Few people look back fondly on the foods they ate daily because it was the only stuff available.

Rather one-sided source, perhaps? And their references are literary rather than historical.
They didn't imply vegetarianism beliefs were widespread to the masses for this to matter.

They reference what historical figures of literature and philosophy thought and suggested to others about the subject.

"What this hidden history teaches is that many Greeks and Romans survived without eating animal flesh or using animal products."

So, I get it, this post has a particular point of view to advance. But this is a terrible argument. The average Greco-Roman was impoverished and had a life expectancy of around 35-40. The average Greco-Roman happily ate meat when given a chance. Today, at least in many parts of the world, meat is pretty cheap, so the idea of meat being a decedent luxury doesn't follow the way it would have 2500 years ago. Further, in the Greco-Roman world, animals and animal products were used for lots of things - leather for sandals, honey from bees, oxen and mules to produce the grain that made up the basis of the vegetarian diet. So even the people who had a vegetarian diet (by constraint, not by choice) very much benefited from animals in ways that many activist groups today would object to.

>> The average Greco-Roman was impoverished and had a life expectancy of around 35-40

This is more a problem with statistics than anything else. If anything, the median life expectancy should be measured. The reason that the average life expectancy is so low, is that infant mortality was very high (and the procedure of childbirth was extremely dangerous). This means an unusual high percentage of humans, that die very early in their lives. So the 'average', while being a correct average, skews the number downward and thus gives the false impression that the average person only got 30-40.

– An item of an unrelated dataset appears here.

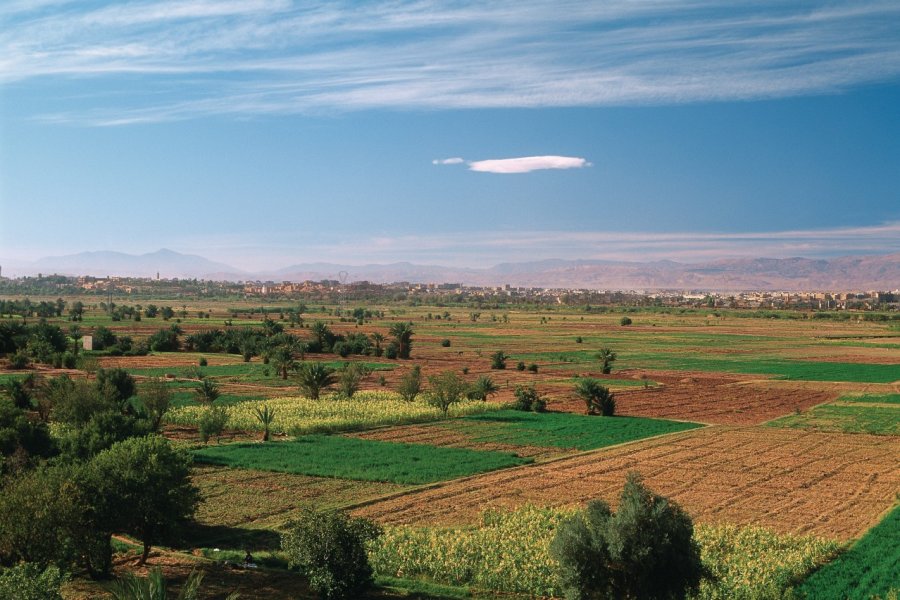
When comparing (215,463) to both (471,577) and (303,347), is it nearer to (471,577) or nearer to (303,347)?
(471,577)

If a peasant survived into his 30ies, chances were high he would get into his 50ies.[0]

For the rest of your post: Yeah, I concur, the last thing any roman would have had in mind are animal rights. Not only was slavery the norm, this was a society where you could kill your slaves without repercussions. Human sacrifices in the form of gladiatorial games were not only common but THE social event. And the army had a punishment known as decimation (every 10th of a unit was selected by lot and killed). So, all in all a society with very little regard for human life, never mind the life of an animal...

[0]: https://www.ancient-origins.net/news-evolution-human-origins...

50 years old is still a very low number for a life expectancy.
It's old enough to raise the next generation to self-sufficient adulthood. That's all that's really necessary for a population to survive and grow.
I find it interesting to read various vegetarian-related quotes. One begins to see how much a part of the history of human thought it really is. Here's a collection I found with a quick search: http://notable-quotes.com/v/vegetarianism_quotes.html

I was pleasantly surprised by some of the names I came across - Leo Tolstoy, for instance.